= Questions on the material =
A: Repeat word for word the section of the passage about Richard that runs from "Richard’s love for" down to "see each other.".
B: Answer these questions from the passage about Richard:
(i) In what year did Richard marry, and how old was he then?
(ii) Where and in what month and year was the picture of Richard, the narrator's dad, Tekla, Heinz and Ellen taken?
(iii) What was Martha diagnosed with in 1959?
C: According to the passage about Richard, why did Richard apply for a travel pass once the war with Germany ended? Answer in one to three sentences.

= Selected excerpt =
******
Richard’s love for my father never ceased.  In the winter of 1945, Dad was standing guard with his unit somewhere in France.  It was pouring rain.  Dad looked up and saw his Uncle Richard walking towards him with tears pouring down his cheeks.  They hugged and spent a couple of hours together.  This was the only time from October 1942 until the end of the war that Richard and dad got to see each other.

Once the war with Germany ended, Richard applied for a pass to travel to Brussels to find his sister Tekla and to Cologne to try to trace the fate of missing family members.  In Brussels, Tekla’s husband Heinz had gotten into some kind of legal trouble and was being held by Belgium authorities. Richard visited him and tried to help. I am not sure what he was able to do, but I have a picture taken in Brussels in June of 1945 of Richard and my dad, with Tekla, Heinz and their daughter Ellen.  I also know, as I have a copy of the affidavit he filed in November of 1945, he sponsored his sister and her family as immigrants to America, swearing to use his income to insure their ability to settle in NY.

In 1949, at 50 years old, Richard was finally able to marry.  His sister was doing well.  My dad was building his own life.  But that was not the end of Richard’s expressions  of love.  In 1959 Martha was diagnosed with cancer, dying in 1960 at 58 years old.  Richard, living then in Allentown, Pa and already dealing with heart problems, spent so much time at her side, writing to my dad, then living in West Virginia, giving constant reports on his mother.  In 1963, his sister Tekla was fighting illness as well. Richard went to NY to be with her and learned she had died a few days earlier.  Her daughter, Ruth, never bothered to let the man who got her parents into the United States know his beloved sister had died.  The funeral had already taken place and Richard was heartbroken.
******
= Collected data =
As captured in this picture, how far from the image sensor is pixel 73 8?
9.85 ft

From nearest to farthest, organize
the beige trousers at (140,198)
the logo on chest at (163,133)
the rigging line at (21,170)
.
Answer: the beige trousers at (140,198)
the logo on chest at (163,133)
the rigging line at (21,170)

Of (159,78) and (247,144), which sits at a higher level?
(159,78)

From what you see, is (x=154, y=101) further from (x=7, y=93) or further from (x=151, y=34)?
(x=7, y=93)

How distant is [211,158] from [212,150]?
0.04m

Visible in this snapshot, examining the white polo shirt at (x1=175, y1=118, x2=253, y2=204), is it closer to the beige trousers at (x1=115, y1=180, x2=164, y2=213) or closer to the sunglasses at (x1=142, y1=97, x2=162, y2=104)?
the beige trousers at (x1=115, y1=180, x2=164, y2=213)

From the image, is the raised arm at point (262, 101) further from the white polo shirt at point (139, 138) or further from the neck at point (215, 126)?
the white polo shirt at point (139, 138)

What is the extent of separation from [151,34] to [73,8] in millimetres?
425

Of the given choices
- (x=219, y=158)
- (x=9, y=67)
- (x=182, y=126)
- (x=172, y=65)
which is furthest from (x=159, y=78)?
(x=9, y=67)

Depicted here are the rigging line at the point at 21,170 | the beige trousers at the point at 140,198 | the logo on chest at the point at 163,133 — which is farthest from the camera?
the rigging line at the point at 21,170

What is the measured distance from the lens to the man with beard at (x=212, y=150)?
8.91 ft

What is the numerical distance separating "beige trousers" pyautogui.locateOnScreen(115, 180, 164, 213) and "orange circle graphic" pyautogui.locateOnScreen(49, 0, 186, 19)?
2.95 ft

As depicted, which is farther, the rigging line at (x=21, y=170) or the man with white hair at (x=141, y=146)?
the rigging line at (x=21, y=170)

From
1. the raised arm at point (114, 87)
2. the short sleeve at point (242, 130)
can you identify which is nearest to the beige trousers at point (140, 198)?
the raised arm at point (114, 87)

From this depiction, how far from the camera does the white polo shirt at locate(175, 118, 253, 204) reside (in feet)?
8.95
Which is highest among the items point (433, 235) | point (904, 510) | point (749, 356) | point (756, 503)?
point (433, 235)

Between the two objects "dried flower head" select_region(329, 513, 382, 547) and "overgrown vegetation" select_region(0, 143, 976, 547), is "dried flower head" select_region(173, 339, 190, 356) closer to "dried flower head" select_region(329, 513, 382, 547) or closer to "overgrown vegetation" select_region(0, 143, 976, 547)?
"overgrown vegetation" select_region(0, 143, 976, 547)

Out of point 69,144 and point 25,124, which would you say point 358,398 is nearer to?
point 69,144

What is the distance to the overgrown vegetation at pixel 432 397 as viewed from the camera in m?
******
= Activity answers =
A:
Richard’s love for my father never ceased.  In the winter of 1945, Dad was standing guard with his unit somewhere in France.  It was pouring rain.  Dad looked up and saw his Uncle Richard walking towards him with tears pouring down his cheeks.  They hugged and spent a couple of hours together.  This was the only time from October 1942 until the end of the war that Richard and dad got to see each other.

B:
(i) 1949, at 50 years old.
(ii) In Brussels, in June 1945.
(iii) Cancer.

C: He wanted to travel to Brussels to find his sister Tekla. He also wanted to go to Cologne to try to trace the fate of missing family members.